Unless you mean that if your password manager is compromised it probably means that your device is compromised, which also means that you’re probably also a victim to a session hijack for the recovery email(s), in which case you are truly fucked.
You can also have a multi-level approach where for “higher value” accounts you have a separate password database so the more valuable accounts aren’t exposed as much as everything else… There are definitely options.
I usually call it 1,5FA since it is reduced to one factor, namely the password manager, but that password manager is protected by 2FA.
It’s still 2FA. They’re separate secrets. But I agree that hosting your passwords on someone else’s computer is asking for trouble.
At this point, it really depends on implementation, and the exploit.
It the exploit can get both in one go, I’d argue that it’s technically 1FA. Else, no matter how trivial it to do both steps, it’s 2FA. But then it pushes the question back to “what is a go at it”? A script? A remote file copy? Etc.
Kinda important technicality in my view, as separating them in the password management process is the first requirement to actually have two factors.
However, using two apps instead of two parts of the same app isn’t much of an improvement. If the device is compromised, it doesn’t matter much how many apps you split the data into. You can always use different passphrases, no biometrics, etc, but at that point, it’s so inconvenient that you’re just better off carrying two devices…
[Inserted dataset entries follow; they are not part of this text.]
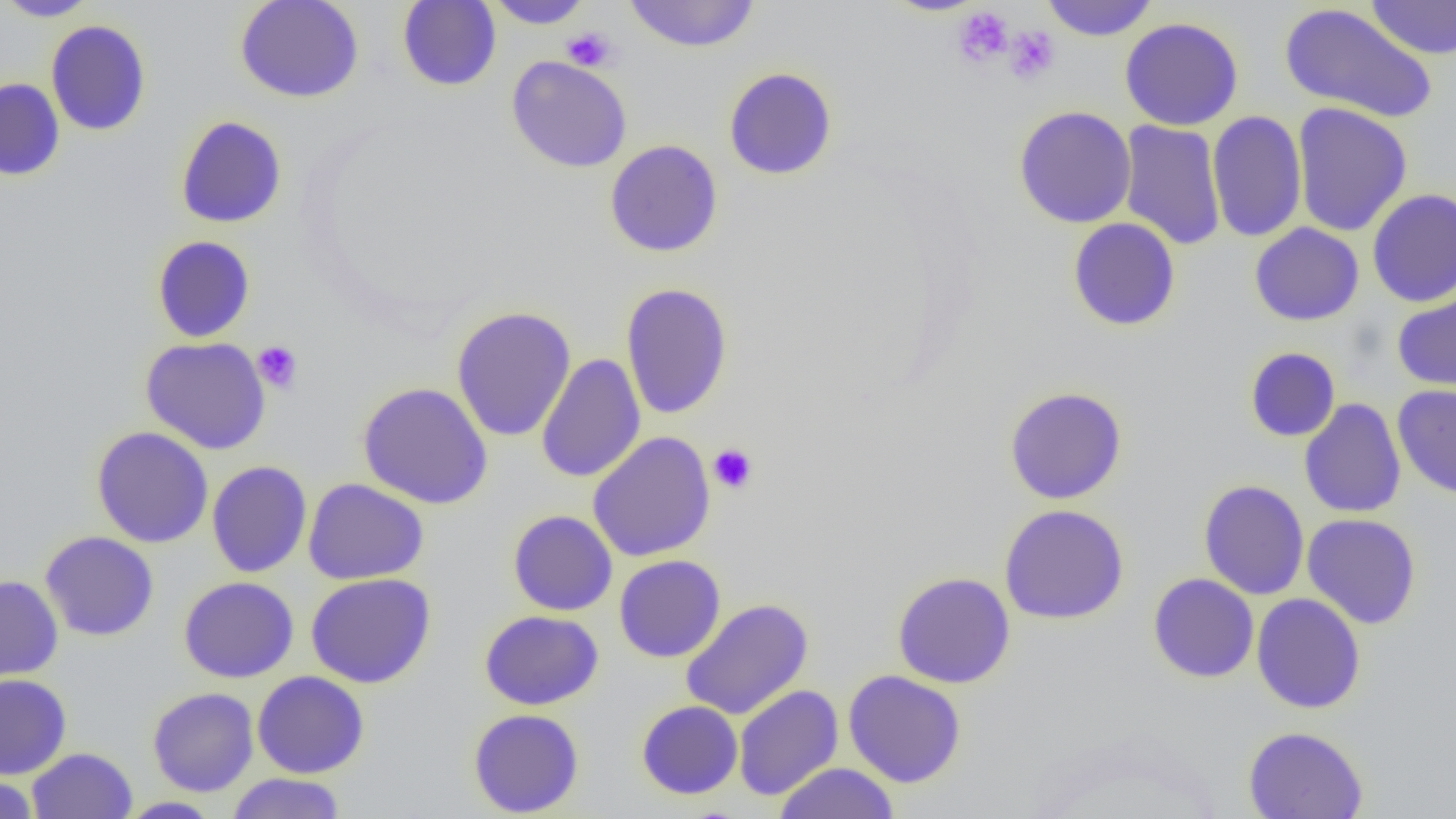
slide-level diagnosis = negative for blood parasites
uninfected red blood cell locations = approximate bounding boxes as (x1,y1)-(x2,y2) corner pairs in pixels: (0,0)-(98,21), (234,0)-(364,103), (397,0)-(501,91), (483,0)-(593,29), (623,0)-(760,52), (880,0)-(990,16), (1041,0)-(1158,41), (1365,0)-(1456,60), (1279,2)-(1438,125), (1119,17)-(1244,131), (46,20)-(151,136), (507,55)-(632,173), (723,66)-(838,180), (0,78)-(65,181), (1292,103)-(1412,236), (1014,106)-(1137,229), (1207,110)-(1307,242), (175,115)-(287,228), (1118,120)-(1226,250), (605,139)-(723,258), (1367,188)-(1456,307), (1067,217)-(1181,332), (1249,223)-(1364,326), (152,236)-(256,343), (620,283)-(734,420), (1392,287)-(1456,394), (451,306)-(576,442), (140,337)-(271,454), (1244,347)-(1341,442), (536,353)-(646,483), (357,381)-(493,509), (1392,384)-(1456,499), (1003,386)-(1127,505), (1299,398)-(1406,518), (91,426)-(214,548), (588,432)-(716,561), (207,461)-(312,578), (303,478)-(429,585), (1198,479)-(1309,600), (999,503)-(1130,625), (508,510)-(618,616), (1302,513)-(1422,629), (40,531)-(159,641), (614,555)-(725,662), (892,571)-(1016,689), (305,573)-(436,688), (1148,573)-(1259,683), (0,575)-(63,681), (178,576)-(299,683), (1251,593)-(1366,714), (680,598)-(814,720), (479,609)-(604,710), (843,670)-(967,788), (252,671)-(369,778), (0,673)-(72,779), (733,685)-(844,801), (148,687)-(259,796), (636,700)-(743,800), (468,708)-(584,817), (1242,726)-(1369,819), (27,747)-(137,819), (774,762)-(900,819), (226,772)-(347,818), (0,774)-(41,819), (116,797)-(225,818)
image size = 1456×819 pixels
magnification = 1000x
platelet locations = approximate bounding boxes as (x1,y1)-(x2,y2) corner pairs in pixels: (952,6)-(1014,68), (1004,25)-(1059,84), (562,27)-(617,71), (252,340)-(303,393), (708,443)-(758,494)
field of view = one of a larger specimen
modality = light microscopy
preparation = thin blood film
The point I’m making here is: 2FA were originally supposed to be actually separated (other, offline device). However, for various reasons (cost, adoption, convenience, etc), apps were pushed instead. Now we have a regression where, in most cases, 2FA or MFA are often just a “single factor authentication with extra steps”. As a matter of fact, true MFA was the main criteria when I selected my bank. And the day they force an app on me is the day I change banks.